Fakten-Check zur Idee der Piraten: Der Traum vom Fahren ohne Fahrkarte
Ob Monatskarte oder Kurzstrecke - wer Bus oder Bahn fahren will, braucht ein Ticket. Die Berliner Piratenpartei will das ändern. Die BVG ist nicht abgeneigt.
BERLIN taz | Einsteigen in den Bus, ohne dass sich an der vorderen Tür eine Schlange bildet, weil alle nach ihrem Fahrschein kramen müssen. S-Bahn fahren, ohne auf eine Kontrolle zu treffen, die daran zweifelt, dass das City-Ticket der Deutschen Bahn hier gültig ist. Keine Debatte über das Ob und den Preis von Sozialtickets. Alle dürfen Bus und Bahn benutzen, ohne dafür Fahrkarten kaufen zu müssen.
Diese Idee geistert alle paar Jahre wieder durch die Stadt: Man nehme den öffentlichen Nahverkehr, schaffe die Ticketpflicht samt Automaten und Kontrolleuren ab, spare dadurch eine Menge Geld ein und mache die Beförderung für den Beförderten kostenlos. Zuletzt brachte die FDP die Idee in die Diskussion - vor zwei Jahren, als die S-Bahn akut am Boden lag. Ein Pilotprojekt sollte es sein, einen Monat lang, danach auszuwerten.
Nun ist eine Partei ins Abgeordnetenhaus eingezogen, die die Forderung nicht nur als Pilotprojekt umsetzen will: Einen "fahrscheinlosen Nahverkehr" fordern die Piraten in ihrem Wahlprogramm. Von "kostenlos" wollen sie explizit nicht sprechen, denn schließlich, so die Argumentation, verursache der Nahverkehr nicht auf einmal keine Kosten mehr, nur weil man die Fahrscheine abschafft.

* Bereitgestelltes Material
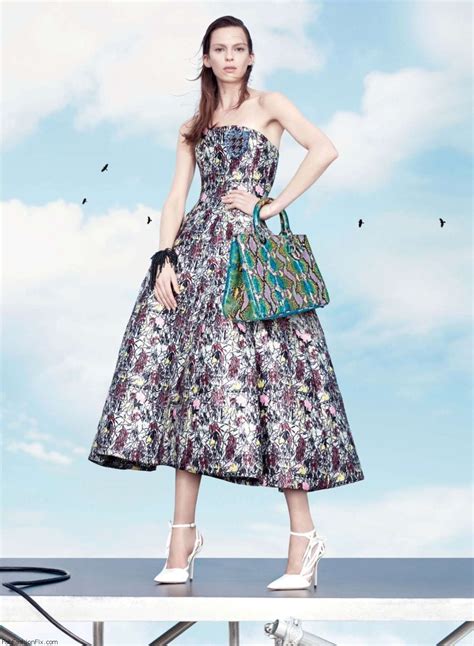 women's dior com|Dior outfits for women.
* * *
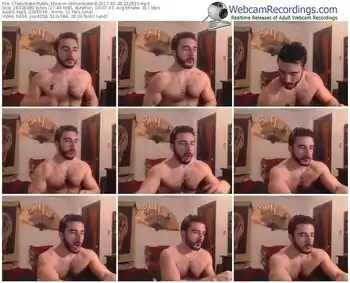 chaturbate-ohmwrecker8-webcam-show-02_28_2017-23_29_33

* Arbeitsauftrag
Gib aus dem Artikel über den fahrscheinlosen Nahverkehr den Abschnitt von "BERLIN taz |" bis "lang, danach auszuwerten." wortgetreu wieder.

* Die Lösung
BERLIN taz | Einsteigen in den Bus, ohne dass sich an der vorderen Tür eine Schlange bildet, weil alle nach ihrem Fahrschein kramen müssen. S-Bahn fahren, ohne auf eine Kontrolle zu treffen, die daran zweifelt, dass das City-Ticket der Deutschen Bahn hier gültig ist. Keine Debatte über das Ob und den Preis von Sozialtickets. Alle dürfen Bus und Bahn benutzen, ohne dafür Fahrkarten kaufen zu müssen.
Diese Idee geistert alle paar Jahre wieder durch die Stadt: Man nehme den öffentlichen Nahverkehr, schaffe die Ticketpflicht samt Automaten und Kontrolleuren ab, spare dadurch eine Menge Geld ein und mache die Beförderung für den Beförderten kostenlos. Zuletzt brachte die FDP die Idee in die Diskussion - vor zwei Jahren, als die S-Bahn akut am Boden lag. Ein Pilotprojekt sollte es sein, einen Monat lang, danach auszuwerten.